• **Exercise task a**:
In the podcast blog post below, by what year is China planning to build a prototype vertical farm?

+++ Extract to read

Brian Gongol
Podcast: Updated weekly in the wee hours of Sunday night/Monday morning. Subscribe on Stitcher, Spreaker, Apple Podcasts, Google Podcasts, or iHeartRadio
Tonight was a good night to dive into the Future Scale again, if only because we've been bombarded ad nauseam about the economy of late, and there's just not a lot of new thinking coming into the discussion right now.
Here are some highlights of our discussion:
- China is planning to build a prototype vertical farm by 2015. That tells us a number of things about the overlapping changes in the environment, energy prices, food prices, and urbanization. These are global-scale changes, but it should be no surprise that China is taking action, since those changes are happening on a big scale there.

++++++
+++ Material

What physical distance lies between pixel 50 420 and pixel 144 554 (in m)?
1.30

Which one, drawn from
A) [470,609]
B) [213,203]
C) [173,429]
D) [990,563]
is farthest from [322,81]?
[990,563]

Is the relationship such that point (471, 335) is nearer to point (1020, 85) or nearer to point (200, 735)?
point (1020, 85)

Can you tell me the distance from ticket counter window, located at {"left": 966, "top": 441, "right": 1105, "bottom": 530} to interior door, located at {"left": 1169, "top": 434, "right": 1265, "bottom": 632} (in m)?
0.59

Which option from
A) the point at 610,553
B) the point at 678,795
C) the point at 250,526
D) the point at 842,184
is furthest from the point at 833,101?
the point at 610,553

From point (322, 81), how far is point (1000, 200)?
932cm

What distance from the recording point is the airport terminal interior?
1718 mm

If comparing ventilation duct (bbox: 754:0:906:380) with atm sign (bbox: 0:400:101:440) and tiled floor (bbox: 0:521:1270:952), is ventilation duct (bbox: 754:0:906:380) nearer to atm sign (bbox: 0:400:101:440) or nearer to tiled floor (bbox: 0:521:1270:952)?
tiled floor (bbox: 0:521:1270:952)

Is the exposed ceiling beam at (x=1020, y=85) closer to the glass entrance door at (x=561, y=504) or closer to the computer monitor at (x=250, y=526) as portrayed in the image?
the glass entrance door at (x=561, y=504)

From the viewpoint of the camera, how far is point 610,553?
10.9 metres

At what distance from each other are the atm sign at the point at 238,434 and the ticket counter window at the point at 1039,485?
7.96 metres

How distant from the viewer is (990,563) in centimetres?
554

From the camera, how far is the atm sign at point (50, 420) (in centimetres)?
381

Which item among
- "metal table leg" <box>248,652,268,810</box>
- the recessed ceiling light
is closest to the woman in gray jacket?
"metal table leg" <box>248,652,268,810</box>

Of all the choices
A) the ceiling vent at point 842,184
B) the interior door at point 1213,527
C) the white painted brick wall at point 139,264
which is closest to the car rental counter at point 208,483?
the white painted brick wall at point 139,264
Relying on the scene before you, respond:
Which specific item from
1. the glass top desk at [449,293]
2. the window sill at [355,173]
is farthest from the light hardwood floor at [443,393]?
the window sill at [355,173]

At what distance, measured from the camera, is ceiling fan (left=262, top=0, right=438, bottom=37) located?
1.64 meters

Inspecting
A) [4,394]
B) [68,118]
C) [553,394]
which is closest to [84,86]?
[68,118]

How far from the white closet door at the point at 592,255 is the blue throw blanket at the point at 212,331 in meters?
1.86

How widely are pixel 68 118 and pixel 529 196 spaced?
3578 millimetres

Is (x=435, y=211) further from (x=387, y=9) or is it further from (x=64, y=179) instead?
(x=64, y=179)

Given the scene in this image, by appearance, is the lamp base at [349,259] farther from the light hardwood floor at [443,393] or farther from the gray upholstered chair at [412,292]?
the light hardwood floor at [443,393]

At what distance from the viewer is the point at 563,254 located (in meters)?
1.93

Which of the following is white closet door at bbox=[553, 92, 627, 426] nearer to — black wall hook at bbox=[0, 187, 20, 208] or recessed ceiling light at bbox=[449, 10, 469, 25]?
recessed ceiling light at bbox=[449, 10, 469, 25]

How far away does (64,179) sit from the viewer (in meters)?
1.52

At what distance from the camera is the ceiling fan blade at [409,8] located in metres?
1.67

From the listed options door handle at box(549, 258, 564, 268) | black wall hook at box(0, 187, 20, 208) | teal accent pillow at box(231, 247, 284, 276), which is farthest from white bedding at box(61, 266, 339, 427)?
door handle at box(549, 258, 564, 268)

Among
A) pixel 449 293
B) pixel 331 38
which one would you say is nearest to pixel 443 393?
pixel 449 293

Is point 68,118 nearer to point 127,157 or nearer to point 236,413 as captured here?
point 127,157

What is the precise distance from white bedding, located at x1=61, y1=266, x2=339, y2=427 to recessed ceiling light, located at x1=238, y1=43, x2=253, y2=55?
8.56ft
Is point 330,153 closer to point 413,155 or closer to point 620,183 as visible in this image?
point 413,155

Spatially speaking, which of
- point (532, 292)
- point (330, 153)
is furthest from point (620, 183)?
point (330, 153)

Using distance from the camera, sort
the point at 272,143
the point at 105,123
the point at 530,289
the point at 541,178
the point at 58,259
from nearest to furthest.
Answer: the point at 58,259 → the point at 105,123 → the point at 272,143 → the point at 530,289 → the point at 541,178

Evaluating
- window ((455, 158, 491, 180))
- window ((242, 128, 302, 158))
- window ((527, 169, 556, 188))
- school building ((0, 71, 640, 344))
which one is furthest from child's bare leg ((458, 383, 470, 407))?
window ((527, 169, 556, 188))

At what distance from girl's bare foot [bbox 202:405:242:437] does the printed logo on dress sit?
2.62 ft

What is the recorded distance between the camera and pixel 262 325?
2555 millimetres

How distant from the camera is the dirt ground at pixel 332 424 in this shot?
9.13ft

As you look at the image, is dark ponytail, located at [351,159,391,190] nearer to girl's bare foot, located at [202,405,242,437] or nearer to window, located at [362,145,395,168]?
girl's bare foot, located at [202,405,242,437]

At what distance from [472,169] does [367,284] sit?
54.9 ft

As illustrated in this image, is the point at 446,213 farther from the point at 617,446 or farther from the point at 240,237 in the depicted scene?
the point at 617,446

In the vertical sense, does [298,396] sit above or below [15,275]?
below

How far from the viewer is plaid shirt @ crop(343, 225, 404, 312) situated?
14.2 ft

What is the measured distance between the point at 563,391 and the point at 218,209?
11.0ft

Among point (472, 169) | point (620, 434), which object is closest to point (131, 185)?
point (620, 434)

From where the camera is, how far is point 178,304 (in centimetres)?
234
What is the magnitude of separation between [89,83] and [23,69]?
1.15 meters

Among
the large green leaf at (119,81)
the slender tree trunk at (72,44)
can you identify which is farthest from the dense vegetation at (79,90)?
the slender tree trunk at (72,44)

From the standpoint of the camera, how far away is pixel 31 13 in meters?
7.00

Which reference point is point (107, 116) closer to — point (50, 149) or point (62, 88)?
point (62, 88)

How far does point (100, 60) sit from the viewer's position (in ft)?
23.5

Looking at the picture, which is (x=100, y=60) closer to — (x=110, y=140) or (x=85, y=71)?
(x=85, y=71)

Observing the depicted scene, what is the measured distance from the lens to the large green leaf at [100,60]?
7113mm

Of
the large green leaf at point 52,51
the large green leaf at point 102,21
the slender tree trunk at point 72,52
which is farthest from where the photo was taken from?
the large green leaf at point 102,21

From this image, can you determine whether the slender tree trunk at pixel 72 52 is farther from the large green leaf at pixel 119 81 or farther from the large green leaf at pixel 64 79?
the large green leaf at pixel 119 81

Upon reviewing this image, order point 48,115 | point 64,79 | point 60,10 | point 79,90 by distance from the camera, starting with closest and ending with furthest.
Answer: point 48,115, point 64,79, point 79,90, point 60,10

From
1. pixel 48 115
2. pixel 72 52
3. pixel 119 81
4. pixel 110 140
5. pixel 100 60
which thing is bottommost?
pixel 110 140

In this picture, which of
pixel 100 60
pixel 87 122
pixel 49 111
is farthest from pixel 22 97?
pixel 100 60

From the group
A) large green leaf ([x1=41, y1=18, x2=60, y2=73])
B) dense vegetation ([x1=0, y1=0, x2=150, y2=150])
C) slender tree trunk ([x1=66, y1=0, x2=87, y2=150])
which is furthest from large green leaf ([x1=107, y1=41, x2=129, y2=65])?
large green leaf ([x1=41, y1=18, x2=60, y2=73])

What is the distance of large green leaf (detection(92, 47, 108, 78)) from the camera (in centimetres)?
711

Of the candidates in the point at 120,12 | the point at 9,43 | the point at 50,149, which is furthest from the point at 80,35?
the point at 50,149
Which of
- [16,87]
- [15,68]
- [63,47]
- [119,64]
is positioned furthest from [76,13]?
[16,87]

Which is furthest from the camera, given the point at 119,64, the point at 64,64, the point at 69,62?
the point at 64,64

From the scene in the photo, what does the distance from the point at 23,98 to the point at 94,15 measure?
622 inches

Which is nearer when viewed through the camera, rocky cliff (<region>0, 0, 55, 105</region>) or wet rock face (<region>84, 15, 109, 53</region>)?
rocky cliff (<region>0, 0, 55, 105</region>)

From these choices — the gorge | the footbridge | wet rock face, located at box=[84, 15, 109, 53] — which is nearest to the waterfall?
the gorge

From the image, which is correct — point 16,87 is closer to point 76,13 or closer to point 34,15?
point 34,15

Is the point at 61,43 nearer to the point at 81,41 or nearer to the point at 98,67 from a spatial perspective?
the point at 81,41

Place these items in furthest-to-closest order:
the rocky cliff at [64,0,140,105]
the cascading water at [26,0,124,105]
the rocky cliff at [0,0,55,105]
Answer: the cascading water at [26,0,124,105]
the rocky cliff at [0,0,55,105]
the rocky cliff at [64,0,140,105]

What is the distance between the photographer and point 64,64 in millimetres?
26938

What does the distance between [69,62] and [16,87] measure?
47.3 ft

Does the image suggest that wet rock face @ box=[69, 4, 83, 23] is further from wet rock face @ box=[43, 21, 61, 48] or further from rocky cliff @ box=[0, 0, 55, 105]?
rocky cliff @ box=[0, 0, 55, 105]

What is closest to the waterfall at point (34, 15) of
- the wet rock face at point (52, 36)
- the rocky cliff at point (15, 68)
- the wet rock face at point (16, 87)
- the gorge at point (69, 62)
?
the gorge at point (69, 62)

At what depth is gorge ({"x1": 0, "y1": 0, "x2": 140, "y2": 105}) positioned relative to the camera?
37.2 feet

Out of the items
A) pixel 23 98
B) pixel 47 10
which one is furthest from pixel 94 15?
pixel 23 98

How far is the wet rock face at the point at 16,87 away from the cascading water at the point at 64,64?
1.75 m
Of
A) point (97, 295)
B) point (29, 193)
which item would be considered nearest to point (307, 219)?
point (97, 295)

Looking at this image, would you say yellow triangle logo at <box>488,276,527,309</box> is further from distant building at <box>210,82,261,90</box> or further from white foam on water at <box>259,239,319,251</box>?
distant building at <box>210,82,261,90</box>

++++++

• **Exercise task b**:
Find every line in the records above that contains the word "farthest" and copy each one.

• **Reply a**:
By 2015.

• **Reply b**:
is farthest from [322,81]?
is farthest from the light hardwood floor at [443,393]?
From the listed options door handle at box(549, 258, 564, 268) | black wall hook at box(0, 187, 20, 208) | teal accent pillow at box(231, 247, 284, 276), which is farthest from white bedding at box(61, 266, 339, 427)?
can you identify which is farthest from the dense vegetation at (79,90)?
which is farthest from where the photo was taken from?
is farthest from pixel 22 97?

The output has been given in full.